Beat cop Amelia Donaghy (Angelina Jolie) chances upon the first of these grisly homicides and photographs the scene using a disposable camera. Impressed by Amelia’s innate ability despite her lack of formal training and with the rest of the New York City Police Department’s forensic investigation team apparently all on holiday or otherwise unavailable, Rhyme recruits her to be his eyes and ears in the field as he sets about solving the crime. The rest of the movie consists mainly of sequences in which Amelia movies through poorly lit underground chambers or abandoned factories explaining what the viewer can already see to the bed-ridden Rhyme over radio. The homicides themselves are decoded either by incredible coincidence or by Rhyme dragging obscure facts from the back of his head and the killer’s identity is simultaneously both obvious based on the laws of Hollywood screenwriting (i.e. that we see the killer in the first 10 minutes of the movie) and unexpected in that his motive is contrived and unhinted at until it is clumsily explained in the final five minutes of the movie.


Hamstrung by a workmanlike screenplay adapted from Jeffrey Deaver’s novel of the same name, Washington and Jolie’s performances are easily the best thing about the movie. Academy Award winner Washington has made a career out of elevating projects from below average into something approaching watchability through the sheer weight of his charisma and talent. Supported ably by a number of fantastic character actors such as Michael Rooker’s obligatory police Captain Cheney who of course frustrates attempts to solve the case and Luis Guzman’s quirky tech guy, The Bone Collector is not a bad movie but it’s not a good one either, remaining competent, uninspired and derivative throughout its running time which clocks in at almost 2 hours.


It would be remiss of me to fail to mention a puzzling and under-developed romantic sub-plot between Rhyme and Amelia that feels completely unearned in the context of their relationship which appears to be more like that of mentor/mentee. I genuinely laughed out loud in a scene containing a close-up of Angelina Jolie stroking Denzel Washington’s finger – the only part of his body below the neck he can move – which is filmed amidst dimmed lighting and music appropriate for a sex scene.
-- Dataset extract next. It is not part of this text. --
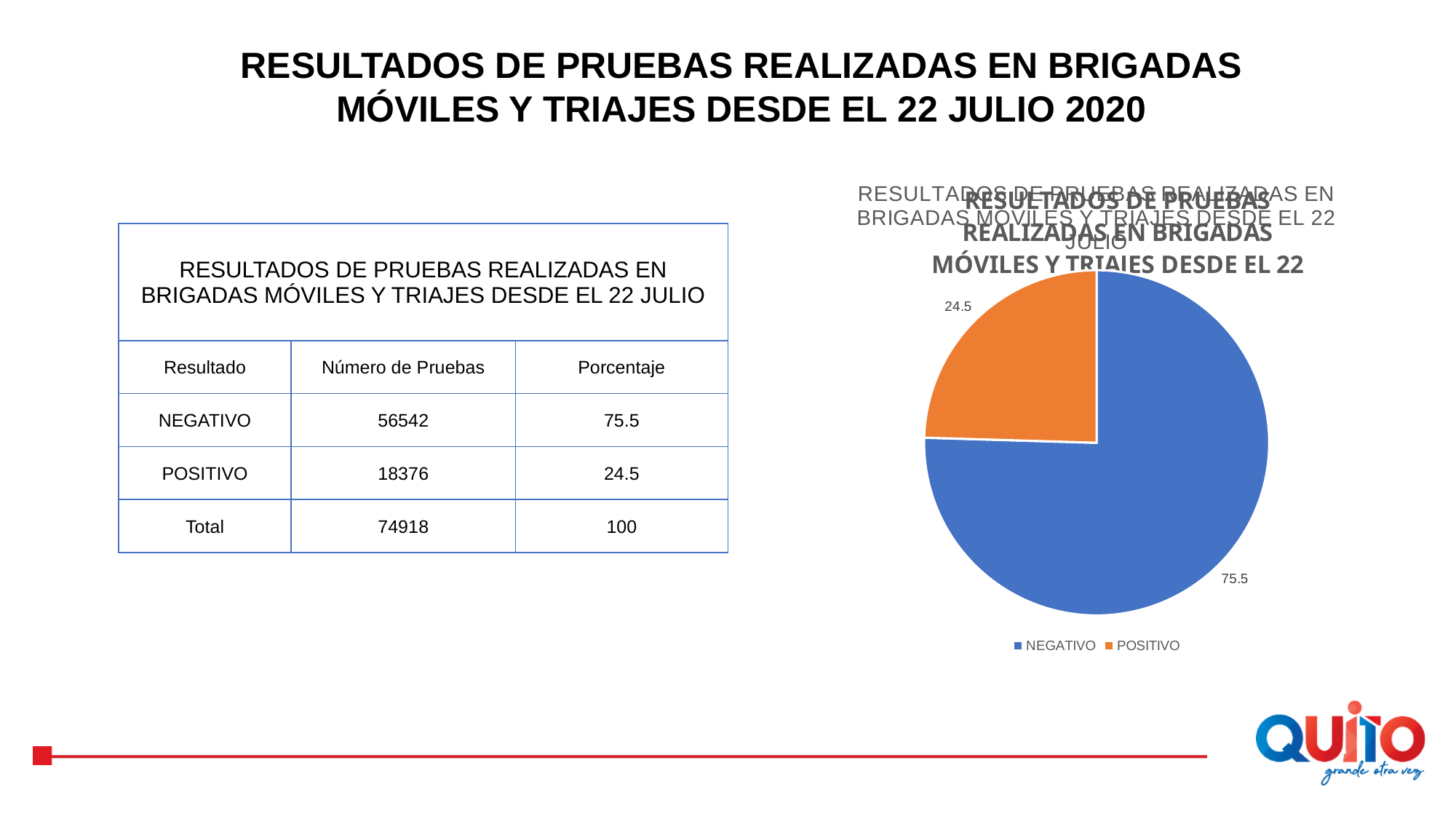
How many entries does the pie chart legend list? 2 Which slice of the pie chart is the smallest? POSITIVO What share of the pie does the POSITIVO slice represent? 24.5 What colour is the POSITIVO slice in the pie chart? orange What is the value shown for the POSITIVO slice in the pie chart? 24.5 How many slices does the pie chart have? 2 What is the value shown for the NEGATIVO slice in the pie chart? 75.5 Which slice of the pie chart is the largest? NEGATIVO What kind of chart is shown on the slide? pie chart What colour is the NEGATIVO slice in the pie chart? blue What is the difference between the NEGATIVO and POSITIVO values in the pie chart? 51 Which is larger in the pie chart, NEGATIVO or POSITIVO? NEGATIVO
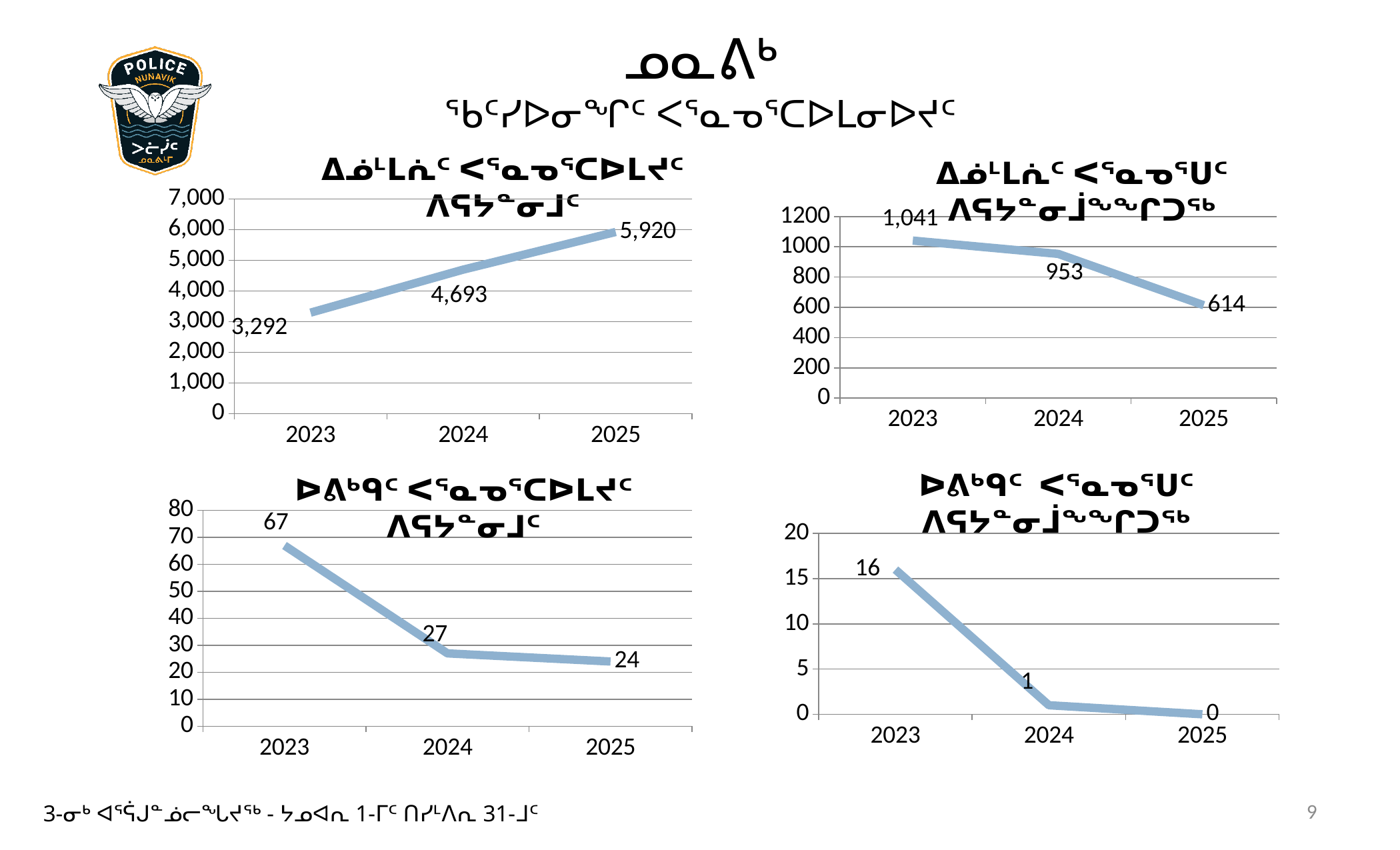
In the top-left chart, what is the value for 2025? 5,920 What type of chart is the bottom-right chart? line chart In the top-left chart, what is the difference between the 2025 and 2023 values? 2,628 In the top-left chart, what is the value for 2023? 3,292 In the bottom-right chart, what is the value for 2025? 0 In the top-left chart, do the values rise or fall from 2023 to 2025? rise In the top-right chart, which year has the lowest value? 2025 In the bottom-left chart, which is larger, the value for 2024 or the value for 2025? 2024 In the top-right chart, what is the difference between the 2023 and 2025 values? 427 In the bottom-right chart, which year has the highest value? 2023 In the top-right chart, what is the value for 2024? 953 In the bottom-left chart, what is the value for 2023? 67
If you are a fan of the genre or indeed either of the lead actors, you may well enjoy this. For my money Harold Becker’s Sea of Love also featuring Rooker is the superior dark and moody serial killer movie set in New York City and not just because it contains a scenery chewing performance from Al Pacino and the music of Lionel Richie but due to that movies confident use of misdirection and avoidance of cliché.


Australian director Phillip Noyce has Dead Calm, Blind Fury and Patriot Games on his CV which all pre-date this movie and followed this up with Rabbit-Proof Fence which I have not seen but received mostly positive reviews, so he has pedigree. Noyce teamed up with Jolie again on the spy-movie Salt which was enjoyably preposterous although its action scenes were largely visual gibberish full of wobbly cameras and ridiculous edits. He was attached to a Bloodsport remake for a long time although that project appears to have died and most recently his career seems to have nose-dived into a string of TV Movies (including a made for television remake of Gone Baby Gone). He currently has 5 movies in pre-production, let’s hope at least one of them turns out to be a Noyce time at the cinema (sorry).